A key symptom of muscular dystrophy has been reversed by scientists in the lab.
They identified a compound that eliminated the prolonged muscle tensing known as myotonia in mice bred with a common form of the condition.
The researchers say the discovery raises hope myotonia could be reversed in muscular dystrophy patients even after it has become well established.
The University of Rochester study is published online by the Journal of Clinical Investigation.
Myotonic dystrophy - the most common form of muscular dystrophy in adults - is characterised by progressive muscle wasting and weakness, particularly in the lower legs, hands, neck, and face.
It undermines a key mechanism which controls electrical activity in the muscles, destroying their ability to relax and resulting in myotonia - often one of the first signs of disease.
This can be particularly severe in the hand muscles, causing a patient''s grip to lock. Relaxation restored
The Rochester team designed a molecule that, when injected into mice with myotonic dystrophy, restored a critical control mechanism, and with it the ability of muscles to relax.
Researcher Dr Charles Thornton, director of the university''s Neuromuscular Disease Center, said: "This work should provide hope and encouragement to people with myotonic dystrophy and their families.
"It encourages us to believe that other parts of the disease could be reversible as well.
"As we move forward, we should not be content to keep this condition from getting worse. We should set our set our sights on making it better."
The Rochester team pinpointed a genetic flaw responsible for myotonia five years ago.
This disrupts the intricate and finely balanced flow of tiny charged particles responsible for electrical activity in cells.
One key "channel" is effectively disabled, causing electrical signals in the muscles to stay jammed in the "on" mode.

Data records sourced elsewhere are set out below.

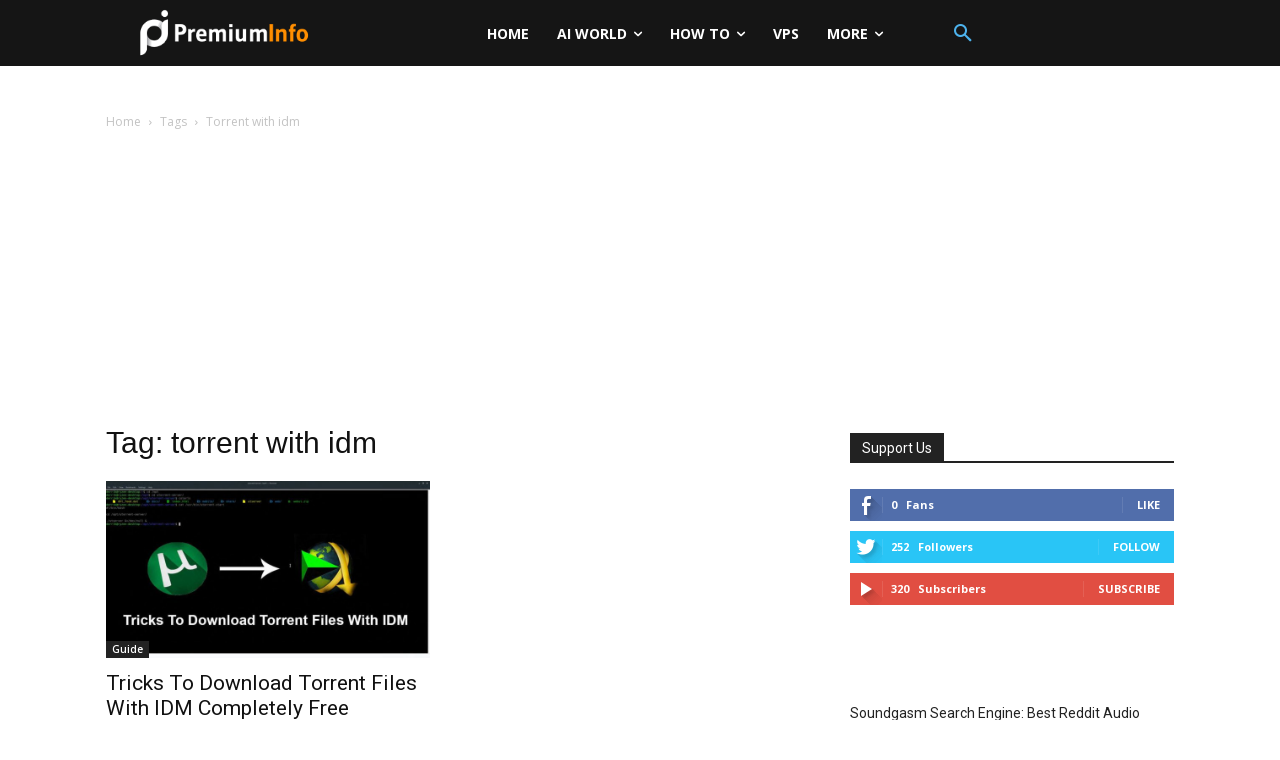

--- FILE ---
content_type: text/html; charset=utf-8
request_url: https://www.google.com/recaptcha/api2/aframe
body_size: 266
content:
<!DOCTYPE HTML><html><head><meta http-equiv="content-type" content="text/html; charset=UTF-8"></head><body><script nonce="r1r8JKTyuY8m2_k18ylJTg">/** Anti-fraud and anti-abuse applications only. See google.com/recaptcha */ try{var clients={'sodar':'https://pagead2.googlesyndication.com/pagead/sodar?'};window.addEventListener("message",function(a){try{if(a.source===window.parent){var b=JSON.parse(a.data);var c=clients[b['id']];if(c){var d=document.createElement('img');d.src=c+b['params']+'&rc='+(localStorage.getItem("rc::a")?sessionStorage.getItem("rc::b"):"");window.document.body.appendChild(d);sessionStorage.setItem("rc::e",parseInt(sessionStorage.getItem("rc::e")||0)+1);localStorage.setItem("rc::h",'1769427187961');}}}catch(b){}});window.parent.postMessage("_grecaptcha_ready", "*");}catch(b){}</script></body></html>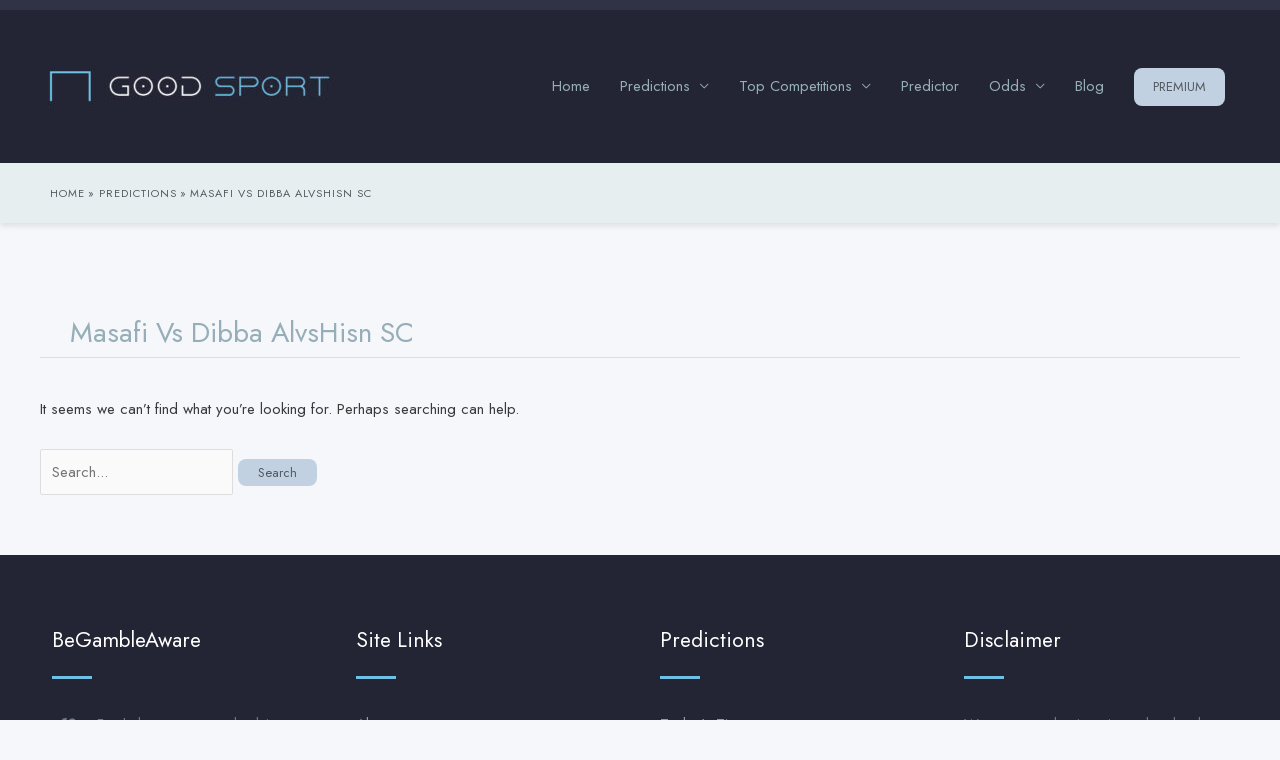

--- FILE ---
content_type: text/html; charset=UTF-8
request_url: https://payhip.com/comms?v=24u68985
body_size: 480
content:
<!DOCTYPE html PUBLIC "-//W3C//DTD XHTML 1.0 Transitional//EN" "http://www.w3.org/TR/xhtml1/DTD/xhtml1-transitional.dtd">
<html xmlns="http://www.w3.org/1999/xhtml">
<head>
<meta http-equiv="Content-Type" content="text/html; charset=utf-8" />
<meta name="viewport" content="width=device-width,minimum-scale=1,maximum-scale=1">

<title>Payhip</title>

<!--jquery-->
<script src="//ajax.googleapis.com/ajax/libs/jquery/1.9.1/jquery.min.js"></script>
<script type="text/javascript">window.jQuery || document.write('<script src="https://payhip.com/js/jquery.js?v=t3u2y3d4h">\x3C/script>')</script>

<!--js cookie-->
<script type="text/javascript" src="https://payhip.com/js/thirdparty/js-cookie/js.cookie.js?v=t3u2y3d4h"></script>

<script type="text/javascript" src="https://payhip.com/js/checkoutv2/embed_comms.js?v=t3u2y3d4h"></script>

</head>

<body>



<script defer src="https://static.cloudflareinsights.com/beacon.min.js/vcd15cbe7772f49c399c6a5babf22c1241717689176015" integrity="sha512-ZpsOmlRQV6y907TI0dKBHq9Md29nnaEIPlkf84rnaERnq6zvWvPUqr2ft8M1aS28oN72PdrCzSjY4U6VaAw1EQ==" data-cf-beacon='{"rayId":"9c4ad5375c2f962d","version":"2025.9.1","serverTiming":{"name":{"cfExtPri":true,"cfEdge":true,"cfOrigin":true,"cfL4":true,"cfSpeedBrain":true,"cfCacheStatus":true}},"token":"7cf13bba8d1447bc86d59b728e27fcf9","b":1}' crossorigin="anonymous"></script>
</body>
</html>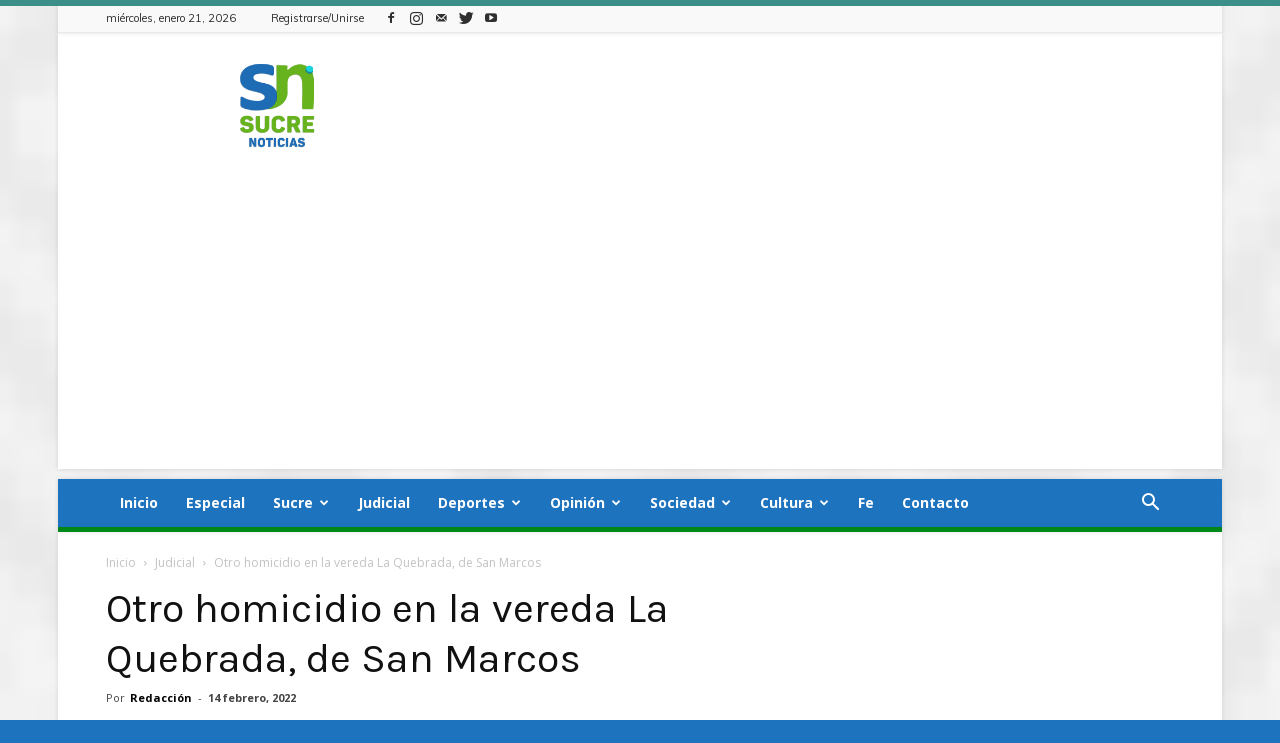

--- FILE ---
content_type: text/html; charset=utf-8
request_url: https://www.google.com/recaptcha/api2/aframe
body_size: 268
content:
<!DOCTYPE HTML><html><head><meta http-equiv="content-type" content="text/html; charset=UTF-8"></head><body><script nonce="W_daVpnAPUXN-xE1rfwPHQ">/** Anti-fraud and anti-abuse applications only. See google.com/recaptcha */ try{var clients={'sodar':'https://pagead2.googlesyndication.com/pagead/sodar?'};window.addEventListener("message",function(a){try{if(a.source===window.parent){var b=JSON.parse(a.data);var c=clients[b['id']];if(c){var d=document.createElement('img');d.src=c+b['params']+'&rc='+(localStorage.getItem("rc::a")?sessionStorage.getItem("rc::b"):"");window.document.body.appendChild(d);sessionStorage.setItem("rc::e",parseInt(sessionStorage.getItem("rc::e")||0)+1);localStorage.setItem("rc::h",'1769037941753');}}}catch(b){}});window.parent.postMessage("_grecaptcha_ready", "*");}catch(b){}</script></body></html>

--- FILE ---
content_type: application/javascript; charset=utf-8
request_url: https://fundingchoicesmessages.google.com/f/AGSKWxVEVn-JY_9N6YcJhmXU0saCEUuXx-mhrsTvGLnge0fRh-mTnAK2Uz_S81gjuoDdqZKwUgVLfYKf9Jm7Ez5bKNgFnov40zvf0Gl3A2RMLctkabxpJHWdiYp5FuiAANvC4maUdT07Q_QlEbMupePCoT1lxC2_2hDHSm3FIo1L9e9wxpw8Pb8yaDQpn_2D/_/matomyads300X250./ads-2./ad?count=_buzzAd_/m0ar_ads.
body_size: -1291
content:
window['ecd14327-eae4-4abe-b1f7-04b0da6b5ee5'] = true;

--- FILE ---
content_type: application/javascript; charset=utf-8
request_url: https://fundingchoicesmessages.google.com/f/AGSKWxX64P6ygKCRBIXbZWR0cJ4BX1v3PCq93PzUvVBQPzUuVGj2rBiIdjv6qtN4tUIM0jQJ4BrGzxlWUFpG_ypFrIbxa5JWdFJfAWvGCytHMO_JRpWos33l9e73ouwoMbGs2mKpRqBY0w==?fccs=W251bGwsbnVsbCxudWxsLG51bGwsbnVsbCxudWxsLFsxNzY5MDM3OTM5LDI3NTAwMDAwMF0sbnVsbCxudWxsLG51bGwsW251bGwsWzcsNiw5XSxudWxsLDIsbnVsbCwiZW4iLG51bGwsbnVsbCxudWxsLG51bGwsbnVsbCwxXSwiaHR0cHM6Ly9zdWNyZW5vdGljaWFzLmNvbS9vdHJvLWhvbWljaWRpby1lbi1sYS12ZXJlZGEtbGEtcXVlYnJhZGEtZGUtc2FuLW1hcmNvcy8iLG51bGwsW1s4LCI5b0VCUi01bXFxbyJdLFs5LCJlbi1VUyJdLFsxOSwiMiJdLFsxNywiWzBdIl0sWzI0LCIiXSxbMjksImZhbHNlIl1dXQ
body_size: 214
content:
if (typeof __googlefc.fcKernelManager.run === 'function') {"use strict";this.default_ContributorServingResponseClientJs=this.default_ContributorServingResponseClientJs||{};(function(_){var window=this;
try{
var qp=function(a){this.A=_.t(a)};_.u(qp,_.J);var rp=function(a){this.A=_.t(a)};_.u(rp,_.J);rp.prototype.getWhitelistStatus=function(){return _.F(this,2)};var sp=function(a){this.A=_.t(a)};_.u(sp,_.J);var tp=_.ed(sp),up=function(a,b,c){this.B=a;this.j=_.A(b,qp,1);this.l=_.A(b,_.Pk,3);this.F=_.A(b,rp,4);a=this.B.location.hostname;this.D=_.Fg(this.j,2)&&_.O(this.j,2)!==""?_.O(this.j,2):a;a=new _.Qg(_.Qk(this.l));this.C=new _.dh(_.q.document,this.D,a);this.console=null;this.o=new _.mp(this.B,c,a)};
up.prototype.run=function(){if(_.O(this.j,3)){var a=this.C,b=_.O(this.j,3),c=_.fh(a),d=new _.Wg;b=_.hg(d,1,b);c=_.C(c,1,b);_.jh(a,c)}else _.gh(this.C,"FCNEC");_.op(this.o,_.A(this.l,_.De,1),this.l.getDefaultConsentRevocationText(),this.l.getDefaultConsentRevocationCloseText(),this.l.getDefaultConsentRevocationAttestationText(),this.D);_.pp(this.o,_.F(this.F,1),this.F.getWhitelistStatus());var e;a=(e=this.B.googlefc)==null?void 0:e.__executeManualDeployment;a!==void 0&&typeof a==="function"&&_.To(this.o.G,
"manualDeploymentApi")};var vp=function(){};vp.prototype.run=function(a,b,c){var d;return _.v(function(e){d=tp(b);(new up(a,d,c)).run();return e.return({})})};_.Tk(7,new vp);
}catch(e){_._DumpException(e)}
}).call(this,this.default_ContributorServingResponseClientJs);
// Google Inc.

The compound - morpholino - developed by the researchers in collaboration the biotechnology company Gene Tools, restores the proper genetic instructions for building the disabled channel. Prolonged effect
When it was injected into mice muscle cells the channel was restored, and the myotonia all but disappeared.
Dr Thurman Wheeler, who led the research, said: "This material is incredibly stable in the cells once we get it inside the muscle.
"And the effects are surprisingly prolonged, which makes it potentially more attractive as a treatment."
However, the Rochester team said more work was needed before this new approach could be tested in people.
The first priority will be to develop a better method of delivering the compound throughout the body.
Dr Marita Pohlschmidt, director of research at the Muscular Dystrophy Campaign, described the research as "exciting and reassuring".
But she added: "We must be reminded that these experiments have been carried out in an animal model.
"We do however look forward to further research to see whether this kind of approach can be found to have an effect in people with the condition."